Quando os discursos se desmancham no ar

Por Daniel Araújo Valença
Professor de Direito da Universidade Federal Rural do Semiárido, doutorando em Direitos Humanos pela UFPB, coordenador do Centro de Referência em Direitos Humanos do Semiárido

Ao assistir à cobertura das manifestações como se fossem cenas de guerra ao longo desta noite, em canais fechados - já que isto não seria pauta importante para os canais abertos – imaginei que, caso não detivesse o poder da visão, estaria convicto de que os manifestantes estavam armados até os dentes. Nos dois canais de jornalismo se passou a impressão de manifestações descontroladas, desgovernadas, violentas e perigosas. Chegou-se a apoiar – timidamente, é verdade - o projeto de lei que busca enquadrar movimentos sociais na tipificação de terrorismo. Citaram que, frente à nossa “tradição pacífica, esses atos fogem e muito do nosso padrão de normalidade”. Tal discurso que se desmanchava frente às suas próprias imagens desnuda uma mídia empresarial, parcial, que apoiou a violência de classe de uma ditadura militar e, agora, naturaliza a violência e tortura policial, estatal.

Os direitos não caem do céu.
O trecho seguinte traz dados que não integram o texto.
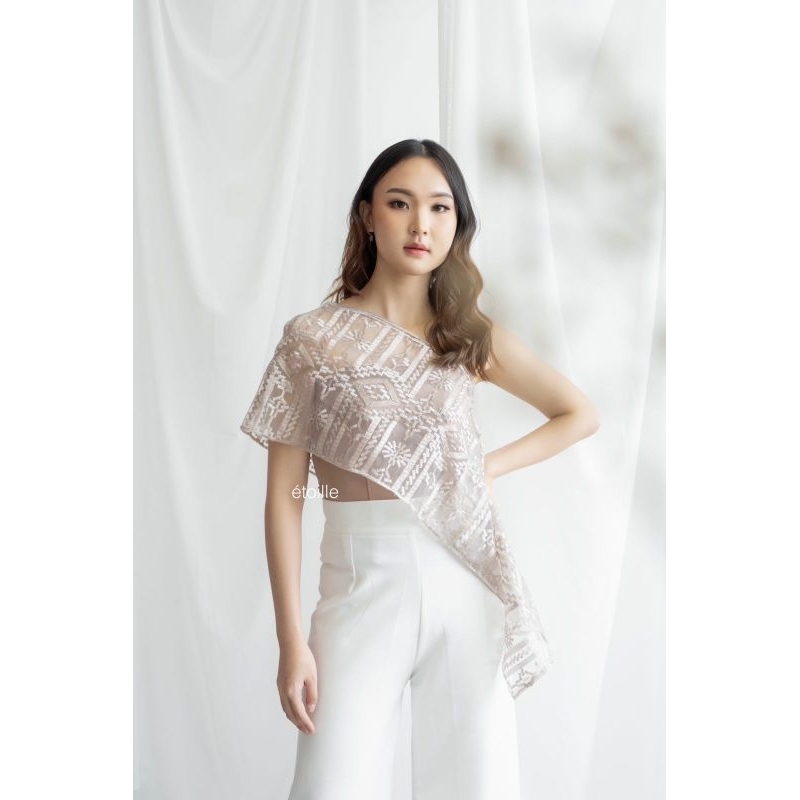 Etoille // Hosta สีชมพูท๊อป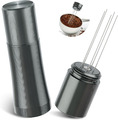 Abnehmbar Kaffee Distributor, Aluminium Wdt Tool Espresso Coffee Distributor Für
Não são obra Divina, como acham os jusnaturalistas; nem da legislação estatal, como o querem os positivistas avessos à qualquer possibilidade de emancipação humana. Da emancipação política de negros, índios e mulheres à direitos trabalhistas, todos surgiram de lutas populares com a respectiva reação dos detentores do status quo.

E só reafirmando a legitimidade dos atos contra os aumentos das passagens – que se repetem há anos em quase todas as capitais – é que alcançaremos o direito à mobilidade urbana. Saúde pública, educação pública, bolsa-família; estamos diante da oportunidade de construir uma plataforma para um verdadeiro sistema público de transporte urbano. A repressão, a criminalização dos manifestantes e a não responsabilização da tortura e violência policial podem, no máximo, adiar o problema por alguns anos. E, com isto, prejudicar ao longo deles à todos que tentam viver nas cidades. Mas a luta continuará. E o transporte público um dia virá.